Government Technologist: Energy's $32 Million Cloud Experiment

The Department of Energy has embarked on an ambitious project to see how cloud computing can be used by scientists at its national labs. Is it taking on too much, too soon?
The Department of Energy has disclosed plans to spend $32 million in American Recovery and Reinvestment Act money testing the feasibility of cloud computing as a "cost-effective and energy-efficient" approach to scientific computing. At that price, the experiment is already off to a bad start.

The project is called Magellan, and the DOE plans to deploy internal computing clouds at its Argonne and Lawrence Berkeley National Labs. Some of the applications it has in mind include protein structure analysis, power grid simulations, and image processing for materials structure analysis. Temporary, high-demand workloads are well suited for the cloud; we call it "cloud bursting."

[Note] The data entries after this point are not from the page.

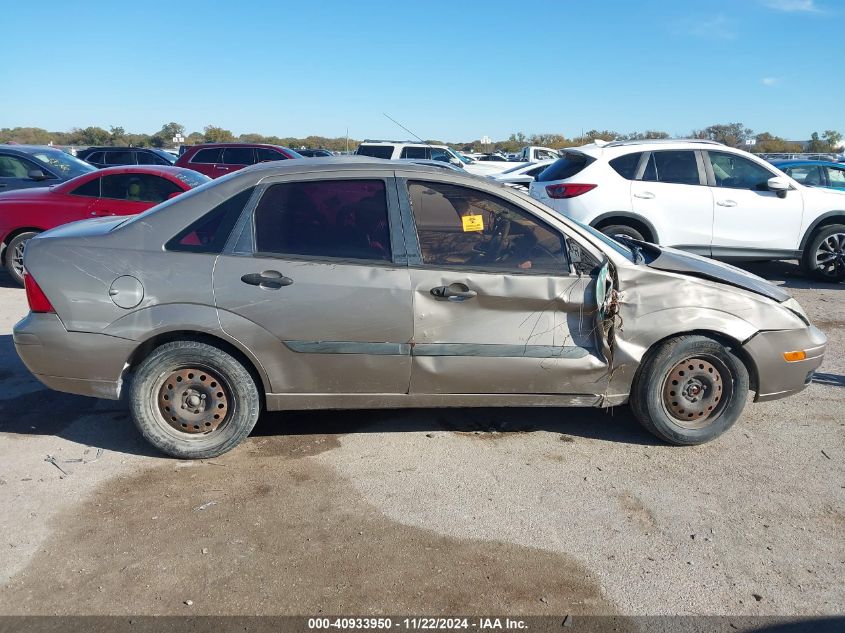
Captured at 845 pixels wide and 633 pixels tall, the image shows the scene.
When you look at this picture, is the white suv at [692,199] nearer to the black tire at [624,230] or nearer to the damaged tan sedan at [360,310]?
the black tire at [624,230]

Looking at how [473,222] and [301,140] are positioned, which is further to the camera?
[301,140]

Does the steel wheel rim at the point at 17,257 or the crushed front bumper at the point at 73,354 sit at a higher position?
the crushed front bumper at the point at 73,354

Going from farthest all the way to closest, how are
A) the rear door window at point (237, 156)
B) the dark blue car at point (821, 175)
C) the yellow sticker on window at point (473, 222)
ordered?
the rear door window at point (237, 156), the dark blue car at point (821, 175), the yellow sticker on window at point (473, 222)

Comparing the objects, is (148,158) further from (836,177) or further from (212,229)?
(212,229)

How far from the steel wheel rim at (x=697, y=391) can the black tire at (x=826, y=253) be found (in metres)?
5.90

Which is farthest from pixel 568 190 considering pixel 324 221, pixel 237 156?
pixel 237 156

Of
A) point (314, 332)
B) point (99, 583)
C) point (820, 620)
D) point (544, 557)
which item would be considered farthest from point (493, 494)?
point (99, 583)

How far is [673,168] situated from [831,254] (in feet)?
8.18

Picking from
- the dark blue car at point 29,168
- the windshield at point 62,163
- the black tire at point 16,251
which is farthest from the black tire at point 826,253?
the dark blue car at point 29,168

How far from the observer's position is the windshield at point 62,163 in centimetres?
1122

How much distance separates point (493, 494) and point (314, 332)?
4.53 ft

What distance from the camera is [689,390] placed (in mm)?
4555

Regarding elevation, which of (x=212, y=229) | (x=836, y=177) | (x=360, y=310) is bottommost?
(x=360, y=310)

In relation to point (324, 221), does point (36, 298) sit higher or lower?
lower
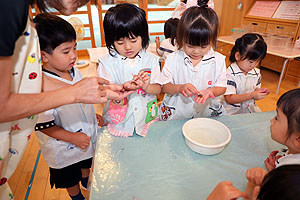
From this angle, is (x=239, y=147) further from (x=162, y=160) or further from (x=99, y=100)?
(x=99, y=100)

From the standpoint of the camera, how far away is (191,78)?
1236mm

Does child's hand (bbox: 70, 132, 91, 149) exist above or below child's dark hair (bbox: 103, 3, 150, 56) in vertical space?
below

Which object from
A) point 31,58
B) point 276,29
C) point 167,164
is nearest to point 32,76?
point 31,58

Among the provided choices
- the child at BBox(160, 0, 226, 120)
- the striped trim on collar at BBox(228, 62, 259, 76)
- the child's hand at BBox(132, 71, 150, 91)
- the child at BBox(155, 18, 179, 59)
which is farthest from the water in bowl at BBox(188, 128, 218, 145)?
the child at BBox(155, 18, 179, 59)

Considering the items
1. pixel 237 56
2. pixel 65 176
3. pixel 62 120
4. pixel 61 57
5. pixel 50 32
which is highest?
pixel 50 32

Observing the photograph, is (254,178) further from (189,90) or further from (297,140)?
(189,90)

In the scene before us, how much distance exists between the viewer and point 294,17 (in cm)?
332

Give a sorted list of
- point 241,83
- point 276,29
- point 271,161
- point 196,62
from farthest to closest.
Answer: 1. point 276,29
2. point 241,83
3. point 196,62
4. point 271,161

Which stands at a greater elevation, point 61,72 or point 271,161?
point 61,72

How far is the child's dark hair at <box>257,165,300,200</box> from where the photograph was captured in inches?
14.9

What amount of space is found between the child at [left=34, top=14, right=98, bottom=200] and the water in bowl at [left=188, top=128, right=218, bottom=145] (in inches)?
22.6

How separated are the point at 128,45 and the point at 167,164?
616 millimetres

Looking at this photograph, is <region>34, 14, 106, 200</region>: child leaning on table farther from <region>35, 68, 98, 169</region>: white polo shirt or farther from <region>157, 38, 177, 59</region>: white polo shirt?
<region>157, 38, 177, 59</region>: white polo shirt

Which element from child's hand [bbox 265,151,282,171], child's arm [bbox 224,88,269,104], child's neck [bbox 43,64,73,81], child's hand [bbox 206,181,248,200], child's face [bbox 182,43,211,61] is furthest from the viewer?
child's arm [bbox 224,88,269,104]
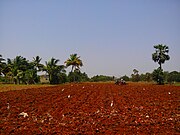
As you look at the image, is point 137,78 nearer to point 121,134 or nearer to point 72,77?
point 72,77

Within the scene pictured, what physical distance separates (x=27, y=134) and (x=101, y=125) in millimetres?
2346

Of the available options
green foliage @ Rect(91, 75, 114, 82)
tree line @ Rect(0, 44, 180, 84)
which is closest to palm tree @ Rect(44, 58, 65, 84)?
tree line @ Rect(0, 44, 180, 84)

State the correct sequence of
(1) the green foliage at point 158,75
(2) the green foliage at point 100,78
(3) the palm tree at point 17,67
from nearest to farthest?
(1) the green foliage at point 158,75 → (3) the palm tree at point 17,67 → (2) the green foliage at point 100,78

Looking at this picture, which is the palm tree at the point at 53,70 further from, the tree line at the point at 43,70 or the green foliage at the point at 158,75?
the green foliage at the point at 158,75

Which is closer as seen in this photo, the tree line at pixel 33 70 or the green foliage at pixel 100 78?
the tree line at pixel 33 70

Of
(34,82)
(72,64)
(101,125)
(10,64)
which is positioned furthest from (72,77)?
(101,125)

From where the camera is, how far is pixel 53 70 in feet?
161

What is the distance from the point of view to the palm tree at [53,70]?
49250mm

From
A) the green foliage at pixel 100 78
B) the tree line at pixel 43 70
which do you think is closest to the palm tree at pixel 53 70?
the tree line at pixel 43 70

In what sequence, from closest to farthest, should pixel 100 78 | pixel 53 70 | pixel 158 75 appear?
pixel 158 75, pixel 53 70, pixel 100 78

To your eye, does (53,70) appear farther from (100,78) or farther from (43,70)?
(100,78)

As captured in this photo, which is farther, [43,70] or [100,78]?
[100,78]

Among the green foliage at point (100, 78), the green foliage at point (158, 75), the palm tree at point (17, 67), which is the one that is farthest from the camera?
the green foliage at point (100, 78)

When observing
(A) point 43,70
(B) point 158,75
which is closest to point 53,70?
(A) point 43,70
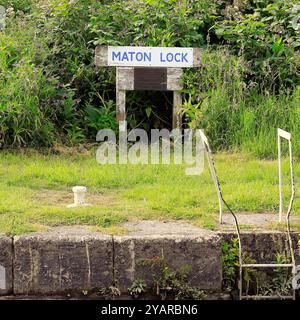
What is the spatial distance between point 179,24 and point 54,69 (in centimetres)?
146

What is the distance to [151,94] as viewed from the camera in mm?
9391

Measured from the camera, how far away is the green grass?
5879 mm

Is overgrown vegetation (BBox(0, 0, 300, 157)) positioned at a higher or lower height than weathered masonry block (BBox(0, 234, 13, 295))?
higher

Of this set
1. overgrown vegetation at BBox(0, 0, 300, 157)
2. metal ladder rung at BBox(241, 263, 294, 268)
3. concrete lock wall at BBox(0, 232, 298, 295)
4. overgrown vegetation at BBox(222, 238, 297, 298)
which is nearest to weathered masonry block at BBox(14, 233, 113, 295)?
concrete lock wall at BBox(0, 232, 298, 295)

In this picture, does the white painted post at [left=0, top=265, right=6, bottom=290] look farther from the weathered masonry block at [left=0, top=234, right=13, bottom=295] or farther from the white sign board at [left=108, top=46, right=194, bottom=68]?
the white sign board at [left=108, top=46, right=194, bottom=68]

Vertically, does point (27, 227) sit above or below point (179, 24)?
below

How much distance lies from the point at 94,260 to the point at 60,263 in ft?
0.70

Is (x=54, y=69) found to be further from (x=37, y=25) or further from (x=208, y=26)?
(x=208, y=26)

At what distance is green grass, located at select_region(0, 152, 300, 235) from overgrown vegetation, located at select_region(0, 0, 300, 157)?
460 mm

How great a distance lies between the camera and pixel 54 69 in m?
9.01

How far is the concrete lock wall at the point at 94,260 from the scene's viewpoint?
17.5 feet

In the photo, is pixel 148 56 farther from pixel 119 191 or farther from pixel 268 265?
pixel 268 265

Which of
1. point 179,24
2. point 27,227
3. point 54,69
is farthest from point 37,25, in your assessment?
point 27,227

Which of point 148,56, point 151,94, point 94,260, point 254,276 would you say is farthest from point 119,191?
point 151,94
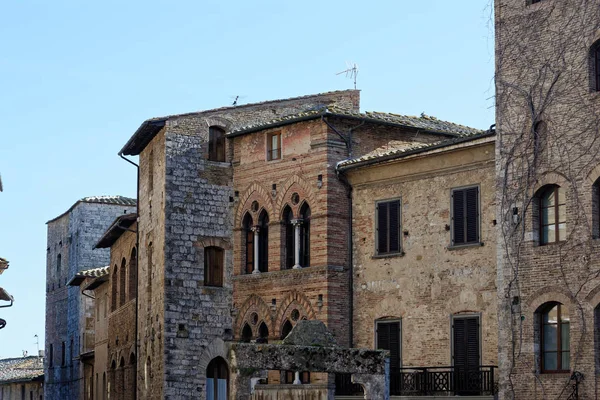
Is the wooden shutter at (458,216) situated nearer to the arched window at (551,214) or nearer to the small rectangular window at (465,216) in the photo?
the small rectangular window at (465,216)

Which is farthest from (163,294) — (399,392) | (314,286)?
(399,392)

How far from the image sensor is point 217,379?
1385 inches

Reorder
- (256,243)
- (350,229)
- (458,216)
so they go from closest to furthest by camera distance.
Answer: (458,216) → (350,229) → (256,243)

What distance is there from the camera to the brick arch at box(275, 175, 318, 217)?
3353 centimetres

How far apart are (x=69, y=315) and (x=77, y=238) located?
3568 millimetres

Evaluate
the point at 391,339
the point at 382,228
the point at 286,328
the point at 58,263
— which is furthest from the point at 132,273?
the point at 58,263

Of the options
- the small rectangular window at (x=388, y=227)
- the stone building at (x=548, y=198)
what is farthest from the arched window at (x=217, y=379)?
the stone building at (x=548, y=198)

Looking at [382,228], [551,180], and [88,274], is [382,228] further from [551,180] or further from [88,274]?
[88,274]

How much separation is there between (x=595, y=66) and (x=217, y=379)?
14.4 m

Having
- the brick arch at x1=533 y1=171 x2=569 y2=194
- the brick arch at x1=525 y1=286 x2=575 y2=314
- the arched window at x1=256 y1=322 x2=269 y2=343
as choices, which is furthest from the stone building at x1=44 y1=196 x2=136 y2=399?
the brick arch at x1=533 y1=171 x2=569 y2=194

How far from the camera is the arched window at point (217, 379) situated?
1380 inches

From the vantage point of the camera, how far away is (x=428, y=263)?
30.9 meters

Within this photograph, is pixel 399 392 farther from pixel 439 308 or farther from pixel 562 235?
pixel 562 235

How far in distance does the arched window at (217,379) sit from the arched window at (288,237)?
332 cm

The DOE is absolutely right to explore cloud computing for data processing workloads that require hundreds or thousands of servers for a few hours or days at a time. The problem isn't with the cloud computing model or the applications; it's with the multimillion-dollar commitment that Energy is making to what, by its own description, is a "test bed."

One of the beauties of cloud computing--one if its selling points--is that you don't need to make a big upfront investment to get started. Cloud vendors talk of the advantages of OpEx (variable operating expense) over CapEx (fixed capital expense). Federal CIO Vivek Kundra has been trying to steer government agencies toward cloud computing for this very reason. "We need to get away from this model of investing heavily in infrastructure," Kundra said recently at the InformationWeek 500 conference.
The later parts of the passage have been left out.